Im Dickicht der Standards

Die europäischen Sender und Geräte-Hersteller haben sich extra einen neuen Standard für das Zusammenspiel von Internet und Fernsehprogramm einfallen lassen: HbbTV - das Kürzel steht für "Hybrid-TV" - soll nahtlos Sendungen, die über Antenne oder Satellit ins Haus schneien, verbinden mit Angeboten aus der Online-Welt. In Amerika versuchen derweil einzelne Unternehmen, eigene Standards zu setzen, indem sie Marktanteile erobern - allen voran Google und Apple. Der Suchmaschinenriese möchte mit "Google TV" einen Platz im Wohnzimmer seiner Nutzer finden: Die Geräte, produziert von Partner wie Logitech und Sony, nutzen "Android", das Betriebssystem, das Google ursprünglich für Mobiltelefone entwickelt hat. Als Mutter von YouTube kann Google nur davon profitieren, wenn auf dem Fernseher zunehmend auch Internet-Videos zu sehen sind.
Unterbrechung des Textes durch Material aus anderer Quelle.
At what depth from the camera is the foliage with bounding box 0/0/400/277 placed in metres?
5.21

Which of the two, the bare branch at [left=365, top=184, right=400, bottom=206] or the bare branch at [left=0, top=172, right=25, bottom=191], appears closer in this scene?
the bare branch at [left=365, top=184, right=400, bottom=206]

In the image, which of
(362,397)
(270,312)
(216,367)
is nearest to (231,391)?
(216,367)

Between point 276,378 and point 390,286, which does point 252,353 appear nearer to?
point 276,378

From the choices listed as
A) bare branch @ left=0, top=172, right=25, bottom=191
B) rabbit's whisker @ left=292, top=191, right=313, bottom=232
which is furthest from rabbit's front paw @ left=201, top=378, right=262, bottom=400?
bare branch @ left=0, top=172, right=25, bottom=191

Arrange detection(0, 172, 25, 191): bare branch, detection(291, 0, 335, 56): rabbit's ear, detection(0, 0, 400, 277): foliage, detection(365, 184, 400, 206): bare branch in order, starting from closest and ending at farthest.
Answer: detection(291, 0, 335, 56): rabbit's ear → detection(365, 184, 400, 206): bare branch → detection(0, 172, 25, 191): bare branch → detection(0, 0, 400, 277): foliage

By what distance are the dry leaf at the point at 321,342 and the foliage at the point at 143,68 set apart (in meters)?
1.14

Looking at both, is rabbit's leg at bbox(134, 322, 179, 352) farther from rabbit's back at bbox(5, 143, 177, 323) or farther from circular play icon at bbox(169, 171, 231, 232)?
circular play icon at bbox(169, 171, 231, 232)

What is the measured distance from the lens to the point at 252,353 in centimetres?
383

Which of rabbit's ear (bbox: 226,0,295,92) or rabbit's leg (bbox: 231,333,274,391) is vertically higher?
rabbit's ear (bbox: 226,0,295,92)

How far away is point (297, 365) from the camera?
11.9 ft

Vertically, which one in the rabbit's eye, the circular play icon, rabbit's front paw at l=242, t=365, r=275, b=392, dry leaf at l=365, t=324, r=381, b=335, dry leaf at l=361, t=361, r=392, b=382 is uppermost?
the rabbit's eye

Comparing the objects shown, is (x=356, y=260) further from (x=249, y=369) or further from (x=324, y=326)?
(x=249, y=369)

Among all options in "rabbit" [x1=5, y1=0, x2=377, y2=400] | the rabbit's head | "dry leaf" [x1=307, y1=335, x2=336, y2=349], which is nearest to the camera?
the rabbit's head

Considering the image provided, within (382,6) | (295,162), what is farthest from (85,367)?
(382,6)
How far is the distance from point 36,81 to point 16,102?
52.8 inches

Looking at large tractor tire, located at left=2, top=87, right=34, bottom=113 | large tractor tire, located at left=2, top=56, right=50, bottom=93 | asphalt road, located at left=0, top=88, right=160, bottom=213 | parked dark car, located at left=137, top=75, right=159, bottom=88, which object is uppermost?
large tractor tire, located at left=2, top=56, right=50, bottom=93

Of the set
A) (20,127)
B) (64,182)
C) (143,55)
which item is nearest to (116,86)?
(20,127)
Apple geht derweil - wie üblich - eigene Wege und setzt nun konsequent auf Streaming: Vor wenigen Tagen stellten die Kalifornier die Neuauflage ihrer Apple TV-Box vor.

Statt wie bisher Filme und Fernsehsendungen auf einer eingebauten Festplatte zu speichern, um sie an den Flachbildschirm im Wohnzimmer weiterzureichen, spielt das Gerät künftig nur noch Verteiler: Es holt die Programme drahtlos über Wlan beim PC oder direkt bei iTunes im Internet ab und zeigt sie auf dem Bildschirm an. So kann die Box kleiner und mit 129 Euro deutlich billiger werden. Zugleich stellt Apple das Angebot in seinem iTunes-Laden von Kaufen auf Ausleihen um, wenn auch zunächst nur in den USA: Dort kosten TV-Shows wie "Lost" und "24" nun 99 US-Cent als Leihvideo in HD-Qualität.

Apple macht es einfacher

Das Zusammenspiel von Software und Hardware aus dem eigenen Haus gibt Apple einen Vorsprung vor seinen Wettbewerbern, glaubt Tim Bajarin: "Apple achtet auf einfache Bedienung und kann zusätzlich die eigenen Läden dazu nutzen, Apple TV möglichen Kunden zu erklären", sagt der Analyst. Allerdings gibt es noch deutliche Lücken im Sortiment. Viele US-Sender zögern, bei Apples neuem Verleih-Angebot mitzumachen - vorerst hat die iTunes-Videothek nur Shows von ABC und Fox sowie BBC America im Programm. Und die Konkurrenz steht nicht still: Amazon konterte Apples Kurswechsel umgehend mit Schnäppchenpreisen; plötzlich kosten TV-Sendungen, die iTunes zum Ausleihen anbietet, auch bei Amazon lediglich 99 US-Cent - allerdings zum Herunterladen und Behalten (und aus Copyright-Gründen nur in Amerika). Obendrein arbeitet der Onlinehändler nach Informationen des Wall Street Journal ebenfalls an einer Videothek mit Streaming-Angeboten.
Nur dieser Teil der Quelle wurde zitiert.